Dall·e 2024 11 08 17.19.52 A Digital Illustration Showcasing Bitcoin Nearing Its All Time High Ath As Miners Hold Back On Selling Signaling Bullish Sentiment. The Image Promi.jpg

Bitcoin Nears ATH As Miners Maintain Again On Promoting—Bullish Alerts Flashing

November 9, 2024
Securities Exchange Commission.jpg

File $4.68 billion fines mark SEC’s hardest yr on crypto

September 9, 2024
Robotic Cyborg Hand Pressing Keyboard Laptop.jpg

From Chaos to Management: How Check Automation Supercharges Actual-Time Dataflow Processing

March 28, 2025
Mining20bitcoin Id 4b377401 Ef6e 45ef 966c E359e6f85fb0 Size900.jpg

Bitcoin Miner Marathon Shares Drop 8%: $138 Million Penalty and Income Challenges

August 3, 2024

About Us

Welcome to News AI World, your go-to source for the latest in artificial intelligence news and developments.

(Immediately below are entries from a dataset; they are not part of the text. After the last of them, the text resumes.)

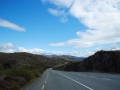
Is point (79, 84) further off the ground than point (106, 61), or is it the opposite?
point (106, 61)

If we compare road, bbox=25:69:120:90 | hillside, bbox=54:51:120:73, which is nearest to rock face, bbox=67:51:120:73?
hillside, bbox=54:51:120:73

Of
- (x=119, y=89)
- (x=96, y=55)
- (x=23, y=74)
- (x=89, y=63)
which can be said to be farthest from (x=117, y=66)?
(x=119, y=89)

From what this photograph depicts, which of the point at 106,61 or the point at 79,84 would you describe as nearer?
the point at 79,84

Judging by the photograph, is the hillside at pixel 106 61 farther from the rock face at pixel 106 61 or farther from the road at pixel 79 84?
the road at pixel 79 84

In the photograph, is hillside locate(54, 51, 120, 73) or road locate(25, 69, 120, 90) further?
hillside locate(54, 51, 120, 73)

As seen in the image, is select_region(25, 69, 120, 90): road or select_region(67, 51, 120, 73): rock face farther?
select_region(67, 51, 120, 73): rock face

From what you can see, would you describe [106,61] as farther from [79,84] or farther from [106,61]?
[79,84]

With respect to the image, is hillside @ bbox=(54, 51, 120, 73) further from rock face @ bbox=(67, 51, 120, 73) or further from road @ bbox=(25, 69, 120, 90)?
road @ bbox=(25, 69, 120, 90)

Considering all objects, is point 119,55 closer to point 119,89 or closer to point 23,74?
point 23,74

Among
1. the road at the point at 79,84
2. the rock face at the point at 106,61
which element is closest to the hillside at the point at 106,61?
the rock face at the point at 106,61

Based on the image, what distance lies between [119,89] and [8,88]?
28.4 ft

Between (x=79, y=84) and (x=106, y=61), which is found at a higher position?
(x=106, y=61)

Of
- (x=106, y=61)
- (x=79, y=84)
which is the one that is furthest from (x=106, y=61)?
(x=79, y=84)

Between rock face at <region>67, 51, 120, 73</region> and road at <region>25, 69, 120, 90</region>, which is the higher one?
rock face at <region>67, 51, 120, 73</region>
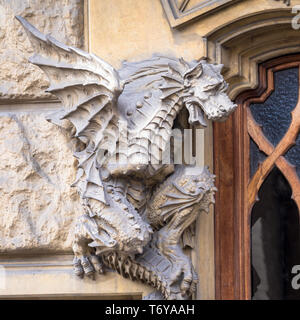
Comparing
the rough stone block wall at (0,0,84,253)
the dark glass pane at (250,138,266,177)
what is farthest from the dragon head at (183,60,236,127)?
the rough stone block wall at (0,0,84,253)

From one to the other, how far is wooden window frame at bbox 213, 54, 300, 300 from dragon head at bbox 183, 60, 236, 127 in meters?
0.23

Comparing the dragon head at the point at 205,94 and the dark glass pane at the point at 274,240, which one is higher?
the dragon head at the point at 205,94

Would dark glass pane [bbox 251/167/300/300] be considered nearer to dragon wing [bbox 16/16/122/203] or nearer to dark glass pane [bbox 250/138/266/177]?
dark glass pane [bbox 250/138/266/177]

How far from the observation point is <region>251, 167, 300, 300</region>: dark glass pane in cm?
292

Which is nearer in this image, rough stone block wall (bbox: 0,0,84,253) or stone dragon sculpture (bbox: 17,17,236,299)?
stone dragon sculpture (bbox: 17,17,236,299)

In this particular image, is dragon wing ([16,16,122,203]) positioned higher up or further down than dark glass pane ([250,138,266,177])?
higher up

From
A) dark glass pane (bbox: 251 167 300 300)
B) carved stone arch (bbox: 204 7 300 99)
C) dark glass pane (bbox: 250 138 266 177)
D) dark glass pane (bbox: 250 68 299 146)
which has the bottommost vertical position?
dark glass pane (bbox: 251 167 300 300)

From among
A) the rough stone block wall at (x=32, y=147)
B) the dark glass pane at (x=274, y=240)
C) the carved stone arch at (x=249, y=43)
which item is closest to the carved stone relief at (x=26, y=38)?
the rough stone block wall at (x=32, y=147)

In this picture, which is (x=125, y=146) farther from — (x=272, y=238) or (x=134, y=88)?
(x=272, y=238)

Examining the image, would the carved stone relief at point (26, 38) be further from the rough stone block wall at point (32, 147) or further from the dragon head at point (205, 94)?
the dragon head at point (205, 94)

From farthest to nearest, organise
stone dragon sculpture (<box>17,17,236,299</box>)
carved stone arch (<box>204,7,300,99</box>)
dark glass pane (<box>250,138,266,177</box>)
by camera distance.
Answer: dark glass pane (<box>250,138,266,177</box>)
carved stone arch (<box>204,7,300,99</box>)
stone dragon sculpture (<box>17,17,236,299</box>)

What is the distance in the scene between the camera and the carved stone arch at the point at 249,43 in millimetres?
2914

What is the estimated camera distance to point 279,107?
3023 millimetres
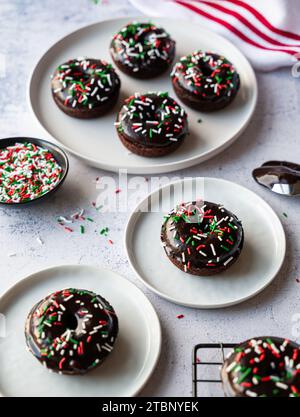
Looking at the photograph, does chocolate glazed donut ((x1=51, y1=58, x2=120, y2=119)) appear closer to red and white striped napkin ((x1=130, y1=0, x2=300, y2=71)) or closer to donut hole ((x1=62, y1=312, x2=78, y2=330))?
red and white striped napkin ((x1=130, y1=0, x2=300, y2=71))

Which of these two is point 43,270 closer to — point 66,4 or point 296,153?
point 296,153

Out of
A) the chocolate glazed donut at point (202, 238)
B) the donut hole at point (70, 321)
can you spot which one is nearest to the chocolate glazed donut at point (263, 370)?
the chocolate glazed donut at point (202, 238)

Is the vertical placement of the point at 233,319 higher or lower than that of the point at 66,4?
lower

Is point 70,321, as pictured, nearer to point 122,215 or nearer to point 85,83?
point 122,215

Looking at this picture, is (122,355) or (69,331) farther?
(122,355)

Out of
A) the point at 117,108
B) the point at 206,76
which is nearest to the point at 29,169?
the point at 117,108
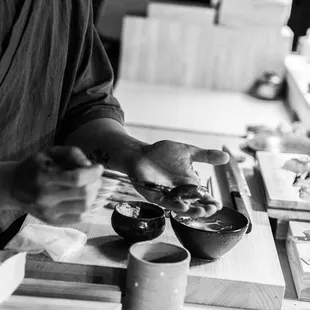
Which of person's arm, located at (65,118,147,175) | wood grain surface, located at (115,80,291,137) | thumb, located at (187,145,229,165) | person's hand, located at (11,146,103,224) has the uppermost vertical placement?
person's hand, located at (11,146,103,224)

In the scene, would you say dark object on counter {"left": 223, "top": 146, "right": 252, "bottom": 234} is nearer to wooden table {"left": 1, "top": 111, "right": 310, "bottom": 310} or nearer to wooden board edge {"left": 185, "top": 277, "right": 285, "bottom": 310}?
wooden table {"left": 1, "top": 111, "right": 310, "bottom": 310}

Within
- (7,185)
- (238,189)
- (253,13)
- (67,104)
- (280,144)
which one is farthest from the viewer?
(253,13)

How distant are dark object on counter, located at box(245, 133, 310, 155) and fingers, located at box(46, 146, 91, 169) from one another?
160 centimetres

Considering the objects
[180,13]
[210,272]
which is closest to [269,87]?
[180,13]

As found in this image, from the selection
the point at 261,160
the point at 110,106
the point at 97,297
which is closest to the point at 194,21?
the point at 261,160

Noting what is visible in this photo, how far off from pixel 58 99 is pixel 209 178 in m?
0.62

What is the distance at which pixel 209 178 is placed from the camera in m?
2.36

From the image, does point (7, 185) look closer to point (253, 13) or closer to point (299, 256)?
point (299, 256)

Our mission is to deliver comprehensive and insightful coverage of the rapidly evolving AI landscape, keeping you informed about breakthroughs, trends, and the transformative impact of AI technologies across industries.

Categories

  • Artificial Intelligence
  • ChatGPT
  • Crypto Coins
  • Data Science
  • Machine Learning

Recent Posts

  • Kraken completes latest Proof of Reserves, elevating the bar for crypto platform transparency
  • LangGraph Orchestrator Brokers: Streamlining AI Workflow Automation
  • Intel Xeon 6 CPUs make their title in AI, HPC • The Register
  • Home
  • About Us
  • Contact Us
  • Disclaimer
  • Privacy Policy

© 2024 Newsaiworld.com. All rights reserved.

No Result
View All Result
  • Home
  • Artificial Intelligence
  • ChatGPT
  • Data Science
  • Machine Learning
  • Crypto Coins
  • Contact Us

© 2024 Newsaiworld.com. All rights reserved.

Are you sure want to unlock this post?
Unlock left : 0
Are you sure want to cancel subscription?